WRITTEN EXERCISE. Reproduce word for word the stretch of entries from the line containing "What is the separation" through the end of the entries, and nothing else.

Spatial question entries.
-- Start --
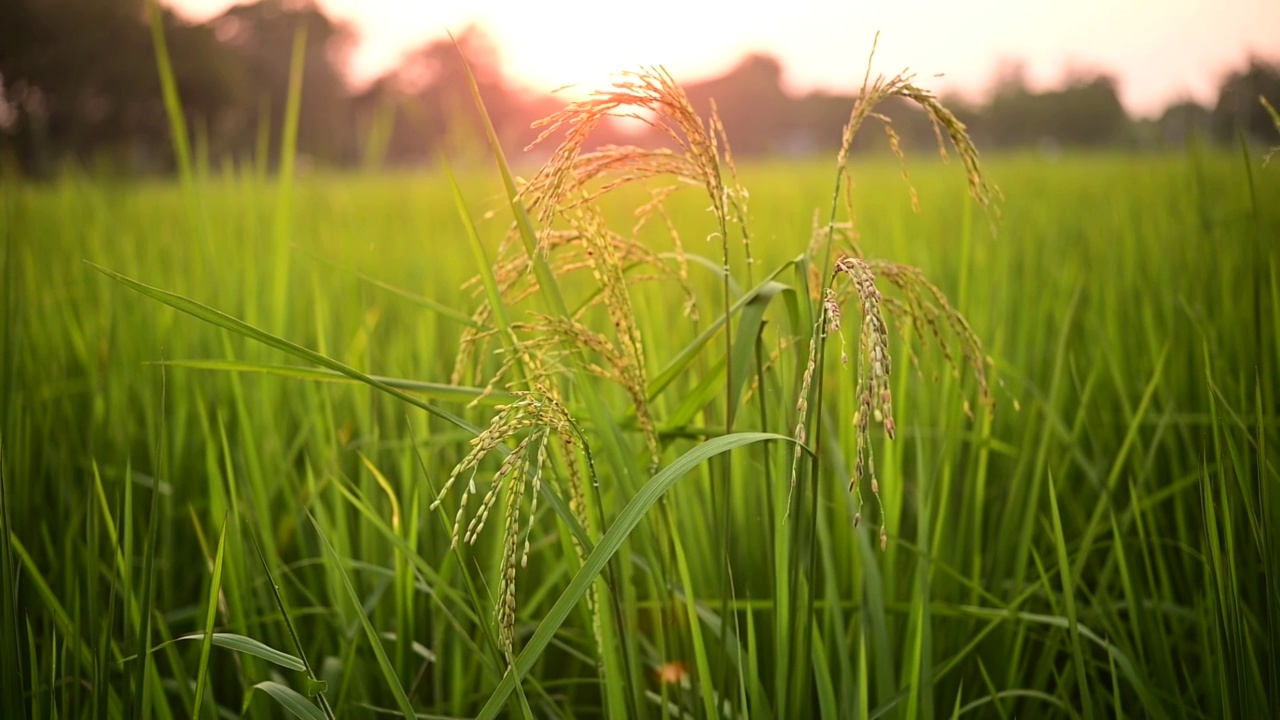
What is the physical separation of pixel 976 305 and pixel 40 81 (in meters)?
23.4

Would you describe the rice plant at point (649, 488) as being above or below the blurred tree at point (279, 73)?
below

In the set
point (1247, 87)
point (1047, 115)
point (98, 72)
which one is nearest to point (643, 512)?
point (1247, 87)

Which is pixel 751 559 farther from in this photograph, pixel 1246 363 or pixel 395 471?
pixel 1246 363

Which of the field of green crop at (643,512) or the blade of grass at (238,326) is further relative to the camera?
the field of green crop at (643,512)

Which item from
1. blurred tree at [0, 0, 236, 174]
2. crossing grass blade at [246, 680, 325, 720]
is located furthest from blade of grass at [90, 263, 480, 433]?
blurred tree at [0, 0, 236, 174]

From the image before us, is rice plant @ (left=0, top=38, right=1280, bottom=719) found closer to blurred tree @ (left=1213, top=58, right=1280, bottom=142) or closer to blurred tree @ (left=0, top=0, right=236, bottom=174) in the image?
blurred tree @ (left=1213, top=58, right=1280, bottom=142)

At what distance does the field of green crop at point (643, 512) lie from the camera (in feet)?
2.87

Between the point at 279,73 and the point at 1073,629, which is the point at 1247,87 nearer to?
the point at 1073,629

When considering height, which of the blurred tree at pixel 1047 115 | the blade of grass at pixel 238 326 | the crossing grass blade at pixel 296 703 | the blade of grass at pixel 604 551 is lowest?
the crossing grass blade at pixel 296 703

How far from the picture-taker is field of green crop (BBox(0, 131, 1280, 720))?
0.87 meters

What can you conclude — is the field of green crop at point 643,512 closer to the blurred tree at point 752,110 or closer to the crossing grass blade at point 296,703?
the crossing grass blade at point 296,703

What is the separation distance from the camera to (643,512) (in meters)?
→ 0.70

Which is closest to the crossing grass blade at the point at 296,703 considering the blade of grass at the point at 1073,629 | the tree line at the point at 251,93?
the blade of grass at the point at 1073,629

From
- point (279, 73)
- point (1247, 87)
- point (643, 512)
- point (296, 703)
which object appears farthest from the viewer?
point (279, 73)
-- End --
CORRECT OUTPUT.
What is the separation distance from the camera to (643,512) (in meters)?
→ 0.70

Which is closest to the crossing grass blade at the point at 296,703 considering the blade of grass at the point at 1073,629 | the tree line at the point at 251,93?
the blade of grass at the point at 1073,629

From
- point (279, 73)
- point (1247, 87)
- point (643, 512)
- point (296, 703)
which object appears farthest from the viewer?
point (279, 73)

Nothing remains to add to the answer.